Week 01 (W46 Nov16) Crimes in the UK - Rostlab/DM_CS_WS_2016-17 GitHub Wiki
Week 01 (W46 Nov16) Crimes in the UK
Note: For unknown abbreviations and terms, please consider the glossary. If anything is missing, please just create an issue or write us an email and we will add it.
Content
- Dataset - General Information
- Results
- Ideas for Data Enrichment
- Working Log
- Plan for Next Week
- Sources
Dataset - General Information
Data Organization
The dataset is structured in 70 folders. Each folder represents the crime data for a single month of the respective year, broken down by territorial police force. The data range starts from december 2010 till September 2016 . Each folder comprises the following three types of data sets for each police force:
- Street-level crime
- Outcome
- Stop and search information
Data Description
- The total size of the data is around 13.2 GB.
- Format of the source files is csv.
- Number of attributes:
- Street: 12
- Outcome: 10
- Stop and search: 14
- Crimes (Street joined with Outcome): 15
- Number of rows:
- Street: 35,000,000
- Outcome: 17,623,000
- Stop and search: 584,000
- Crimes (Street joined with Outcome): 38,550,000
Results
This section represents descriptive statistics about each of the tables “Crimes” and “Stop and search” separately as well as information about further potential enrichment datasets. Salient properties will be highlighted with a different background colour to serve as a finding and a reference for the team in later stages of the course.

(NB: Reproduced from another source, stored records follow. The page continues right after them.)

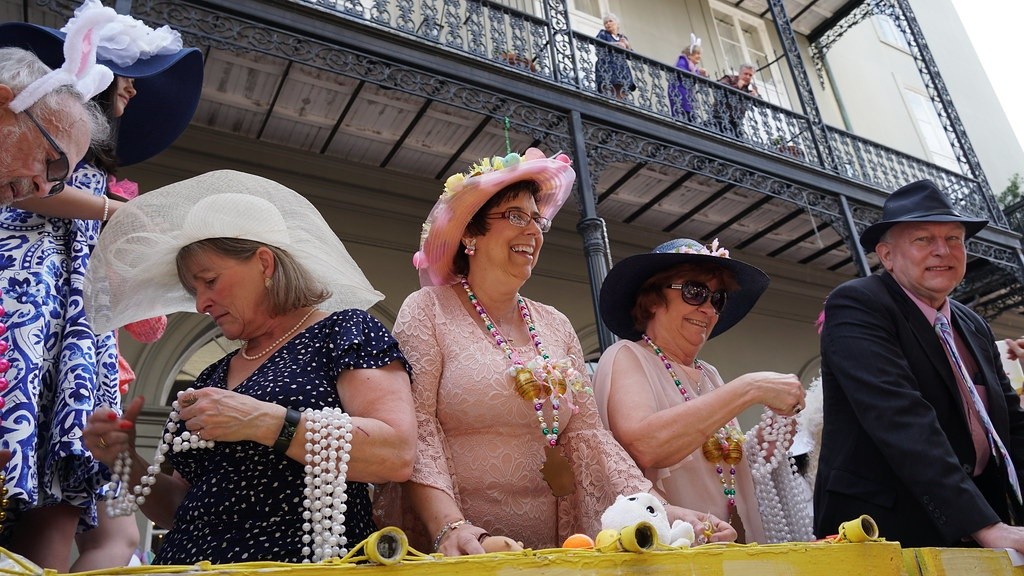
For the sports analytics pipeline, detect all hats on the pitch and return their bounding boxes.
[0,0,204,170]
[858,181,990,253]
[598,238,771,343]
[82,172,385,336]
[412,148,577,288]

Data Quality with Respect to Outcome
- Crimes without outcome type: 20,765,000 (53.87%)
- Street without last_outcome_category: 18,535,000 (52.96%)
- S&S without outcome: 17,000 (3.07%)
Crimes (Join of Outcome and streets)
![Crimes with outcome] (https://github.com/chaoran-chen/data-mining-lab-ws1617-crimes-in-uk/blob/master/wiki/week-01/images/2016_09_drugs_robbery_violence.png)
Stop and search
Ideas for Data Enrichment
- Neighborhood statistics using LSOAs: Lower Layer Super Output Areas (LSOA) is code given by the office of national statistics to represent a wide range of geographical areas in the UK. It is used for reporting of small area statistics. One LSOA is around 4 - 6 output area siwh a population of around 1500. This website provides the following statistics about LSOAs:
- Education attainment, enrolment to higher education, number of students
- Health and care
- People and Society: Income and lifestyle
- Work deprivation
- ...
- Points of Interest: The following website [3] provides datasets with different POIs in the UK like:
- ATM
- Attraction
- Bank
- Entertainment
- Food & Drink
- Holiday parks
- Transport
- …
- Weather data: A possible attribute to be considered would be the weather on the day of the crime. Here are some links to potential apis and data for historical weather reports[4]
Working Log
This section provides detailed information about the activities and tasks the team achieved this week in terms of our followed approach, faced challenges, implementation details, and justification for our decisions.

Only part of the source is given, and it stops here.